How does good thinking become a great execution? Is there a road map? I believe that every idea that rises to be produced follows a similar trajectory. To produce more great ideas, the trick is to put your creative energies where they will do the most good.

Here are the four stages of idea development. These steps hold true for every kind of idea. No matter if you’re reinventing a brand or remodeling a kitchen, the process is the same.

First Stage: Idea Generation

This stage starts once the needs, insights, and resources are defined. The goal is to explore as many ideas as possible. You’ll also want to know the range of ideas that have been tried before. The team responsible for coming up with the ideas collaborates to have idea after idea. Lots of ideas. And everything is rough, not polished – just the minimum to communicate the concept. The best ideas tend to be accessible in simple form. This stage ends with a short list of the very best.

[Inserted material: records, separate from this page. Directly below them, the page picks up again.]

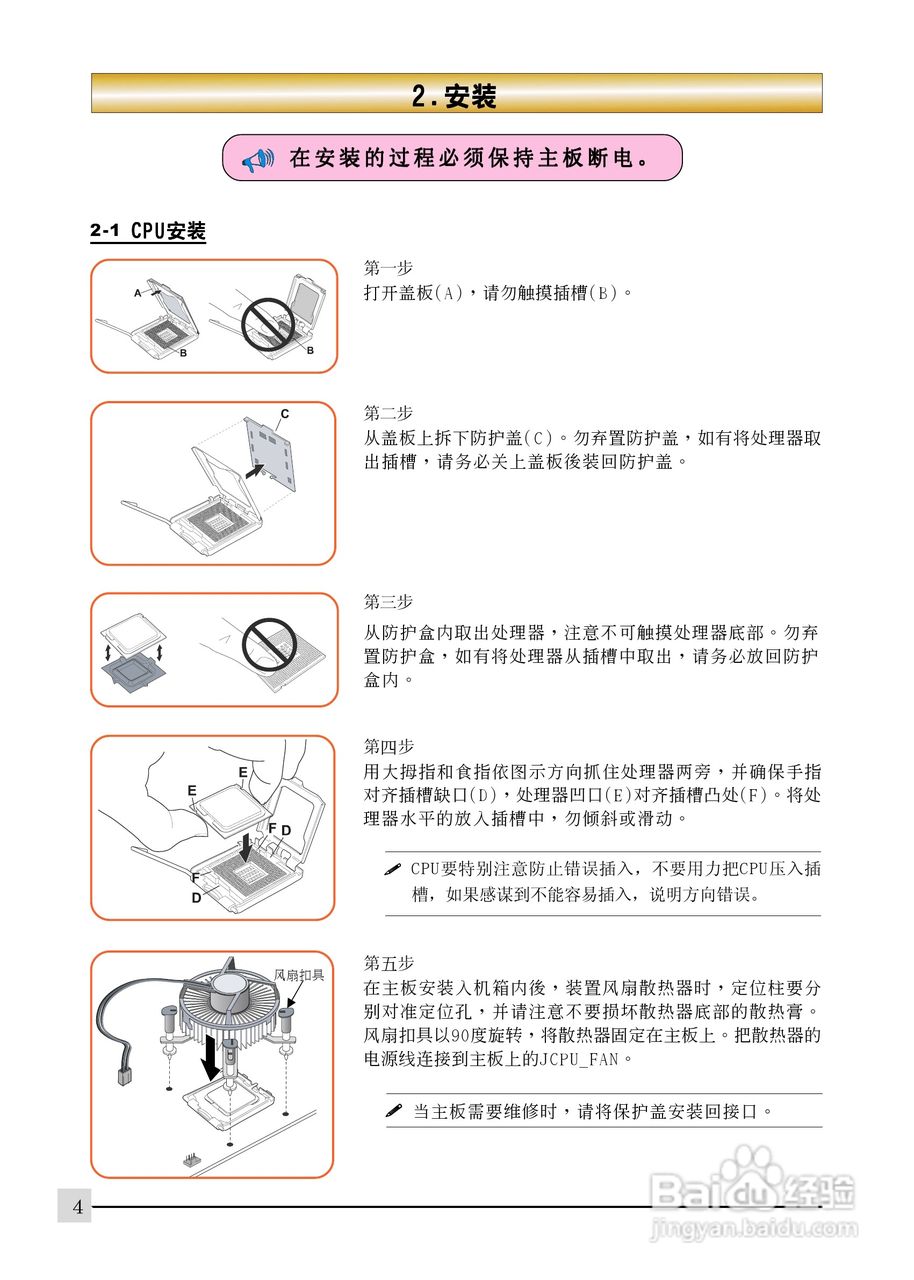 2.安装

在安装的过程必须保持主板断电。

2-1 CPU安装

A
B
B

第一步
打开盖板(A)，请勿触摸插槽(B)。

C

第二步
从盖板上拆下防护盖(C)。勿弃置防护盖，如有将处理器取出插槽，请务必关上盖板後装回防护盖。

第三步
从防护盒内取出处理器，注意不可触摸处理器底部。勿弃置防护盒，如有将处理器从插槽中取出，请务必放回防护盒内。

E
E
F
D
F
D

第四步
用大拇指和食指依图示方向抓住处理器两旁，并确保手指对齐插槽缺口(D)，处理器凹口(E)对齐插槽凸处(F)。将处理器水平的放入插槽中，勿倾斜或滑动。

CPU要特别注意防止错误插入，不要用力把CPU压入插槽，如果感谋到不能容易插入，说明方向错误。

风扇扣具

第五步
在主板安装入机箱内後，装置风扇散热器时，定位柱要分别对准定位孔，并请注意不要损坏散热器底部的散热膏。风扇扣具以90度旋转，将散热器固定在主板上。把散热器的电源线连接到主板上的JCPU_FAN。

当主板需要维修时，请将保护盖安装回接口。

4

Baidu经验
jingyan.baidu.com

Second Stage: Creative Iteration

Here, the few best ideas are refined and improved. This is where good begins to become great. Copy is written and rewritten. Visual styles are explored and details planned. Messages get sharper. Story arcs are perfected. The user experience comes into focus. Digital ideas may get minimally viable builds. But this stage is not about making beautifully perfected final work. It is about improving the ideas themselves, not building presentations. Some ideas may fall out. Others may become completely new. This stage ends with selection of the ideas to go forth and the single one that will be the recommendation.

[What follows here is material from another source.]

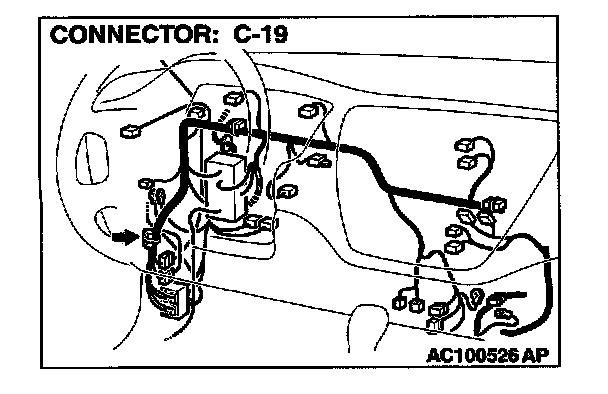 CONNECTOR: C-19

AC100526 AP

Third Stage: Pre-presentation Prep

This is where detail revisions and fine points are integrated into the presentation versions. This is the photo searching, editing, and comping. The goal is to maximize time getting just the best ideas ready for presentation. At this point, you should know exactly what you have – you’re just polishing it and moving forward to make the sale. This stage ends with the final presentation and a green light for production.

Fourth Stage: Final Execution

This is the production, building, testing, launching, the works. This is where you incorporate any final input and sweat the details. You won’t get another chance.

Now map the timeline of your last idea, showing where your team spent their time. If it wasn’t Stage One, closely followed by Stage Two, you’re doing it wrong. Idea Generation is where the real value of the idea is born. Creative Iteration is where it becomes something great. The rest is follow-through – critically important, but the ball has left the tee. If you’re shorting the first two stages, you’re chasing efficiency at the expense of quality. If you want the best ideas, put the bulk of your creative energies where they’ll pay off. Otherwise, you’re spending lavish time perfecting ideas without doing the work of first finding the best.

My advice: manage your creative time to increase the odds of greatness. And think big.